Even the judge in the It Ends With Us feud is like, “Please, leave Taylor Swift out of this.” Justin Baldoni and his Wayfarer production team have been trying to drag Swift into the legal drama from the beginning, on account of one time Lively ambushed him into meeting her uber-famous friend and he was really intimidated by it. Not the strongest legal argument, nor was his lawyer’s specious claims that Lively extorted Swift to support her publicly. The pop star hasn’t publicly weighed in on the feud, making those meaningless, and even if it was true, what place does it have in this court case?

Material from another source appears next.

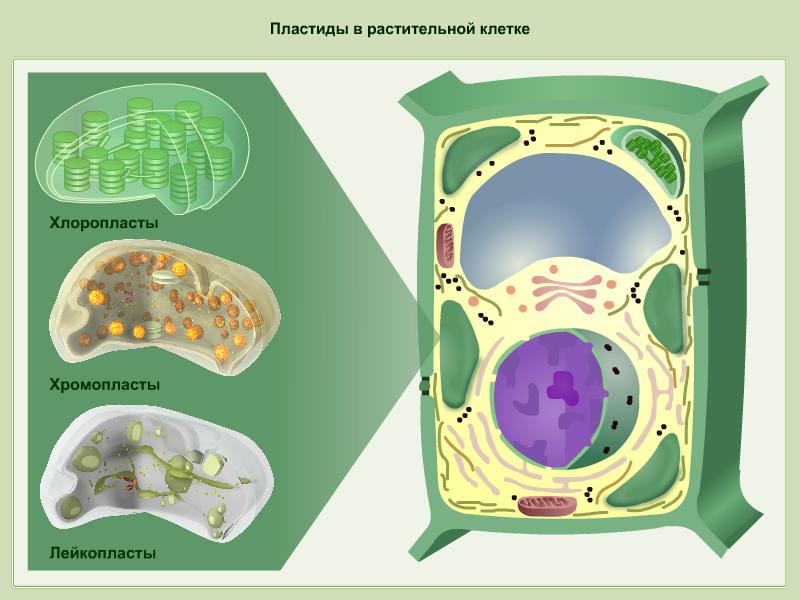 Пластиды в растительной клетке (Рисунок)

No place, Judge Lewis J. Liman has ruled. Per Deadline, Judge Liman (brother to director Doug Liman, as if this situation needed to get any more star-studded) responded on Thursday to the letter submitted by attorney Bryan Freedman about the so-called extortion. “The Letter is improper and must be stricken. … It is irrelevant to any issue before this Court and does not request any action from this Court,” he wrote. He means irrelevant quite literally; Baldoni’s subpoena for Swift isn’t even for Liman’s New York court, it’s for a suit filed in D.C. (There are too many damn lawsuits flying around this situation.)

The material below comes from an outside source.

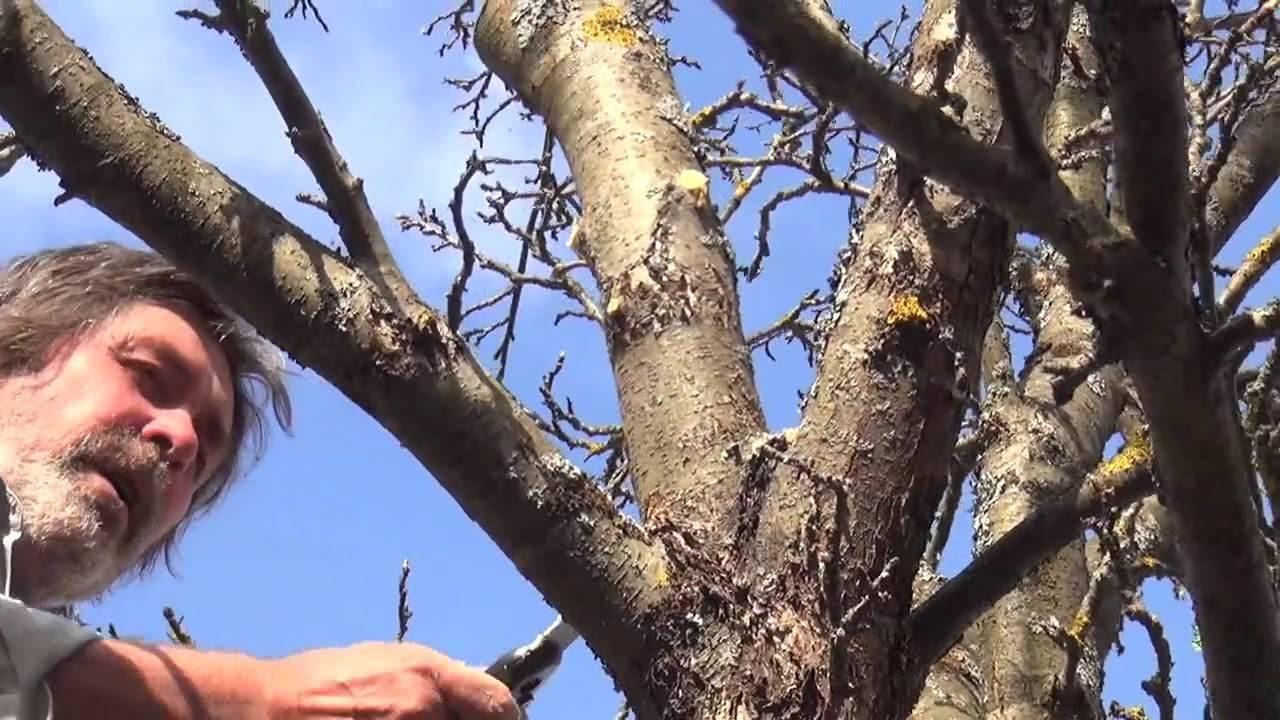 Обрезка яблонь весной — видео для начинающих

“The sole purpose of the Letter is to ‘promote public scandal’ by advancing inflammatory accusations, on information and belief, against Lively and her counsel,” Judge Liman wrote. “It transparently invites a press uproar by suggesting that Lively and her counsel attempted to ‘extort’ a well-known celebrity. Retaining the Letter on the docket would be of no use to the Court and would allow the Court’s docket to serve as a ‘reservoir[] of libelous statements for press consumption.'”

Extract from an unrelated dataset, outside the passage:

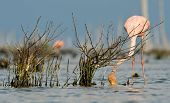 The Pink Caribbean Flamingo Feeding On Water.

This comes after Freedman doubled down on the extortion claim on Thursday (per People), saying his anonymous source close to Taylor Swift told him that Lively demanded her friend release a statement of support around the time of the Super Bowl. At the time, lookie-loos were speculating about their ruined friendship because Lively didn’t show up in Swift’s box like she had at last year’s game. (Swift’s only public comment on the matter has been to deny any involvement with the making of It Ends With Us, besides permitting the use of her song.) Lively’s legal team has dubbed all Freedman’s insinuations as “scandalous” and “completely false.”
“Another day, another bogus filing designed for clickbait. We reiterate our unequivocal denial,” Lively’s attorney Mike Gottlieb stated to People. Freedman’s allegations “rely completely upon a source, no matter who it is, that doesn’t even claim to have witnessed the conversations that Freedman describes, making this triple-hearsay statement as unreliable as information reported from children in a game of telephone,” he added. “These claims remain completely untethered from reality—to be clear: The conversations as described did not happen, and we will hold Mr. Freedman accountable for his misconduct.”
On this, Lively’s team and Judge Liman are more or less agreed. The judge wrote in his ruling that “the Wayfarer Parties’ subsequent submission” about the Super Bowl would be stricken from the court “for the same reasons” as the original letter. He concluded with a warning that if Freedman continues with this tack, he “may be met with sanctions.”